▶ [YOUR INSTRUCTIONS]:
Write out the entries below once more, exactly, with the pictures left out.

▶ [EXCERPTED DATA]:
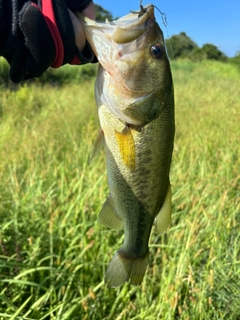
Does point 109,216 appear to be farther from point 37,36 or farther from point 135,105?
point 37,36

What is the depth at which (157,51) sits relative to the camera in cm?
124

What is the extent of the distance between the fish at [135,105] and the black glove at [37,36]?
9 centimetres

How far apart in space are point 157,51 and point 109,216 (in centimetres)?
63

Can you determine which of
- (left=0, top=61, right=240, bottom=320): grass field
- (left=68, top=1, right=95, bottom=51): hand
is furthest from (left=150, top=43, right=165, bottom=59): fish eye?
(left=0, top=61, right=240, bottom=320): grass field

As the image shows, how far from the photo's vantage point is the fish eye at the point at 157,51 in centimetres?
124

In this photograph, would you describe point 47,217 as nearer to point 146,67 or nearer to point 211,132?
point 146,67

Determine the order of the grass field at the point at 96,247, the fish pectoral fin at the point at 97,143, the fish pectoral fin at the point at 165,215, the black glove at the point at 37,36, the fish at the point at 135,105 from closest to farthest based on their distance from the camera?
1. the black glove at the point at 37,36
2. the fish at the point at 135,105
3. the fish pectoral fin at the point at 97,143
4. the fish pectoral fin at the point at 165,215
5. the grass field at the point at 96,247

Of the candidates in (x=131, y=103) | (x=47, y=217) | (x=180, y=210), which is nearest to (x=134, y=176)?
(x=131, y=103)

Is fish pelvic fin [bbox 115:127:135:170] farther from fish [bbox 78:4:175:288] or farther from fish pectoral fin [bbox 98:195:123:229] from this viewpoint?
fish pectoral fin [bbox 98:195:123:229]

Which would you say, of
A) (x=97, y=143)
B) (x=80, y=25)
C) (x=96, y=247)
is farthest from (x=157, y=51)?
(x=96, y=247)

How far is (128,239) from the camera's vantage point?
1.53 metres

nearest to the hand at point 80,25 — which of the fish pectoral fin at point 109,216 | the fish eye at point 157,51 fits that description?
the fish eye at point 157,51

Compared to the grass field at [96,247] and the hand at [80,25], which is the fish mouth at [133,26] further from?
the grass field at [96,247]

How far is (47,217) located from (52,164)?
3.33 feet
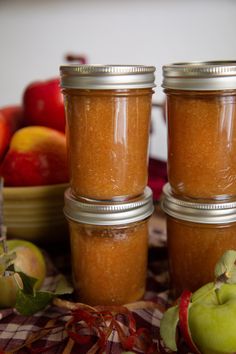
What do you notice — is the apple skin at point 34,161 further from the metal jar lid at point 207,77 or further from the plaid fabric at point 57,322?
the metal jar lid at point 207,77

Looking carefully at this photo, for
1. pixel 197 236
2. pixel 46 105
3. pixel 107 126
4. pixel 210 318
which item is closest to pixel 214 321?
pixel 210 318

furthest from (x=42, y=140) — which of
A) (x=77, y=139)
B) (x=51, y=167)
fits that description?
(x=77, y=139)

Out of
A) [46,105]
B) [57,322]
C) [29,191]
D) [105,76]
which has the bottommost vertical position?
[57,322]

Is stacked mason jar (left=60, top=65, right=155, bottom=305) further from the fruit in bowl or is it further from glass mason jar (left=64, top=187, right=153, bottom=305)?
the fruit in bowl

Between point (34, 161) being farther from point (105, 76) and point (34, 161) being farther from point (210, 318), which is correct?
point (210, 318)

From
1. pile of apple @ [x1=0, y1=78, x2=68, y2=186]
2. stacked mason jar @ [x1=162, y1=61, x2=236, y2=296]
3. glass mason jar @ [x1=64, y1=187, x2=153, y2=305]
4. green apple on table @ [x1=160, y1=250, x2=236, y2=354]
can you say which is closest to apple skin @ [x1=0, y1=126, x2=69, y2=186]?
pile of apple @ [x1=0, y1=78, x2=68, y2=186]

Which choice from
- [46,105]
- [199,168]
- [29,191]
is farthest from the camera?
[46,105]
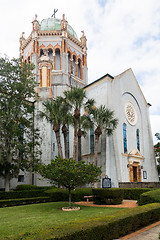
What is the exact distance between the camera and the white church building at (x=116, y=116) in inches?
973

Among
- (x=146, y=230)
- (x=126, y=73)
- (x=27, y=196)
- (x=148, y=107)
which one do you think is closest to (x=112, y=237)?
(x=146, y=230)

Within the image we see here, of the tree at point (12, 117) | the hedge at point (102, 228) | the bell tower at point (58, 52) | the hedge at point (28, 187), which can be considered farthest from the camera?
the bell tower at point (58, 52)

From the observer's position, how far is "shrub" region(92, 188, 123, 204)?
16414 millimetres

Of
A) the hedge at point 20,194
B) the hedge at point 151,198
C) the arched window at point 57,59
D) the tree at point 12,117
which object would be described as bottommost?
the hedge at point 20,194

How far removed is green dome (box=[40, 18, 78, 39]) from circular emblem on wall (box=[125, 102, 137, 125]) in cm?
2312

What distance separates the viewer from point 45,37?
4147 cm

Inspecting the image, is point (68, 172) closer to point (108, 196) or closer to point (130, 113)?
point (108, 196)

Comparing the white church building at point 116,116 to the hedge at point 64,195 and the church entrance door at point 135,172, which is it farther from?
the hedge at point 64,195

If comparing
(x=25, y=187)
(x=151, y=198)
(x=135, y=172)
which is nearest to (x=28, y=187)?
(x=25, y=187)

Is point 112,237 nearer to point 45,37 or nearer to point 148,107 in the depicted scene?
point 148,107

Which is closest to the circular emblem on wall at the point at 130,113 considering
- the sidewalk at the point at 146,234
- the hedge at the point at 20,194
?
the hedge at the point at 20,194

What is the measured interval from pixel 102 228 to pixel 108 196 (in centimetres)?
1045

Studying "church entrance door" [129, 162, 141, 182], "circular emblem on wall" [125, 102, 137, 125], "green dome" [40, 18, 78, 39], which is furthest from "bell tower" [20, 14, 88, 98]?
"church entrance door" [129, 162, 141, 182]

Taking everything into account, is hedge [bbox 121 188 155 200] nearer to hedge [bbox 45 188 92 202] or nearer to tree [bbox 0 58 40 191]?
hedge [bbox 45 188 92 202]
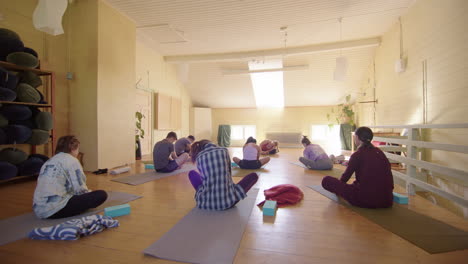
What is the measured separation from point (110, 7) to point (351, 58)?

▶ [SOLVED PROBLEM]:
Does point 109,216 appear to be farther from point 37,36 or farther from point 135,105?
point 37,36

What is the depth at which (157,51) sits relative to the camera in cm?
124

What is the extent of the distance between the fish at [135,105] and the black glove at [37,36]?
9 centimetres

How far apart in space are point 157,51 and point 109,216 (in centimetres)?
63

Can you determine which of
- (left=0, top=61, right=240, bottom=320): grass field
- (left=68, top=1, right=95, bottom=51): hand
is furthest from (left=150, top=43, right=165, bottom=59): fish eye?
(left=0, top=61, right=240, bottom=320): grass field

As the image shows, how far from the photo's vantage point is the fish eye at the point at 157,51 in centimetres?
124

In this photograph, would you describe point 47,217 as nearer to point 146,67 or nearer to point 211,132?
point 146,67

Determine the order of the grass field at the point at 96,247, the fish pectoral fin at the point at 97,143, the fish pectoral fin at the point at 165,215, the black glove at the point at 37,36, the fish at the point at 135,105 from closest to farthest based on their distance from the camera?
1. the black glove at the point at 37,36
2. the fish at the point at 135,105
3. the fish pectoral fin at the point at 97,143
4. the fish pectoral fin at the point at 165,215
5. the grass field at the point at 96,247

Of the candidates in (x=131, y=103) | (x=47, y=217) | (x=180, y=210), which is nearest to (x=134, y=176)?
(x=131, y=103)

Is fish pelvic fin [bbox 115:127:135:170] farther from fish [bbox 78:4:175:288] or farther from fish pectoral fin [bbox 98:195:123:229] from this viewpoint?
fish pectoral fin [bbox 98:195:123:229]

Which would you say, of
A) (x=97, y=143)
B) (x=80, y=25)
C) (x=96, y=247)
is farthest from (x=157, y=51)?
(x=96, y=247)

How far is (128,239) from the camera's vantage point?
1.53 metres

nearest to the hand at point 80,25 — which of the fish pectoral fin at point 109,216 | the fish eye at point 157,51 fits that description?
the fish eye at point 157,51

Compared to the grass field at [96,247] and the hand at [80,25], which is the fish mouth at [133,26] further from?
the grass field at [96,247]

How far is (47,217) located from (52,164)?
3.33 feet
What do you notice — is the apple skin at point 34,161 further from the metal jar lid at point 207,77 or further from the plaid fabric at point 57,322?
the metal jar lid at point 207,77

Looking carefully at this photo, for
1. pixel 197 236
2. pixel 46 105
3. pixel 107 126
4. pixel 210 318
which item is closest to pixel 214 321?
pixel 210 318

furthest from (x=42, y=140) — which of
A) (x=77, y=139)
B) (x=51, y=167)
fits that description?
(x=77, y=139)

Out of
A) [46,105]
B) [57,322]
C) [29,191]
D) [105,76]
which has the bottommost vertical position?
[57,322]

Is stacked mason jar (left=60, top=65, right=155, bottom=305) further from the fruit in bowl or is it further from glass mason jar (left=64, top=187, right=153, bottom=305)?
the fruit in bowl

Between point (34, 161) being farther from point (105, 76) and point (34, 161) being farther from point (210, 318), which is correct?
point (210, 318)

From
1. pile of apple @ [x1=0, y1=78, x2=68, y2=186]
2. stacked mason jar @ [x1=162, y1=61, x2=236, y2=296]
3. glass mason jar @ [x1=64, y1=187, x2=153, y2=305]
4. green apple on table @ [x1=160, y1=250, x2=236, y2=354]
can you say which is closest to apple skin @ [x1=0, y1=126, x2=69, y2=186]?
pile of apple @ [x1=0, y1=78, x2=68, y2=186]

Which choice from
- [46,105]
- [199,168]
- [29,191]
is farthest from the camera?
[46,105]
What is the exact distance between the camera and the white church building at (x=116, y=116) in inches?
973

Among
- (x=146, y=230)
- (x=126, y=73)
- (x=27, y=196)
- (x=148, y=107)
which one do you think is closest to (x=112, y=237)?
(x=146, y=230)

Within the image we see here, of the tree at point (12, 117) | the hedge at point (102, 228) | the bell tower at point (58, 52) | the hedge at point (28, 187), which can be considered farthest from the camera?
the bell tower at point (58, 52)

From the observer's position, how far is "shrub" region(92, 188, 123, 204)?
16414 millimetres

Of
A) the hedge at point 20,194
B) the hedge at point 151,198
C) the arched window at point 57,59
D) the tree at point 12,117
which object would be described as bottommost?
the hedge at point 20,194

How far removed is green dome (box=[40, 18, 78, 39]) from circular emblem on wall (box=[125, 102, 137, 125]) in cm?
2312

What distance separates the viewer from point 45,37?
4147 cm

Inspecting the image, is point (68, 172) closer to point (108, 196) or closer to point (130, 113)?
point (108, 196)

Comparing the white church building at point 116,116 to the hedge at point 64,195 and the church entrance door at point 135,172, which is it farther from?
the hedge at point 64,195

If comparing
(x=25, y=187)
(x=151, y=198)
(x=135, y=172)
which is nearest to (x=28, y=187)?
(x=25, y=187)

Is point 112,237 nearer to point 45,37 or nearer to point 148,107 in the depicted scene?
point 148,107

Which is closest to the circular emblem on wall at the point at 130,113 considering
- the sidewalk at the point at 146,234
- the hedge at the point at 20,194
?
the hedge at the point at 20,194

What is the measured interval from pixel 102 228 to pixel 108 196 (in centimetres)?
1045

Studying "church entrance door" [129, 162, 141, 182], "circular emblem on wall" [125, 102, 137, 125], "green dome" [40, 18, 78, 39], which is furthest from "bell tower" [20, 14, 88, 98]?
"church entrance door" [129, 162, 141, 182]

Taking everything into account, is hedge [bbox 121 188 155 200] nearer to hedge [bbox 45 188 92 202] or nearer to tree [bbox 0 58 40 191]?
hedge [bbox 45 188 92 202]
What is the measured separation from point (110, 7) to point (351, 58)?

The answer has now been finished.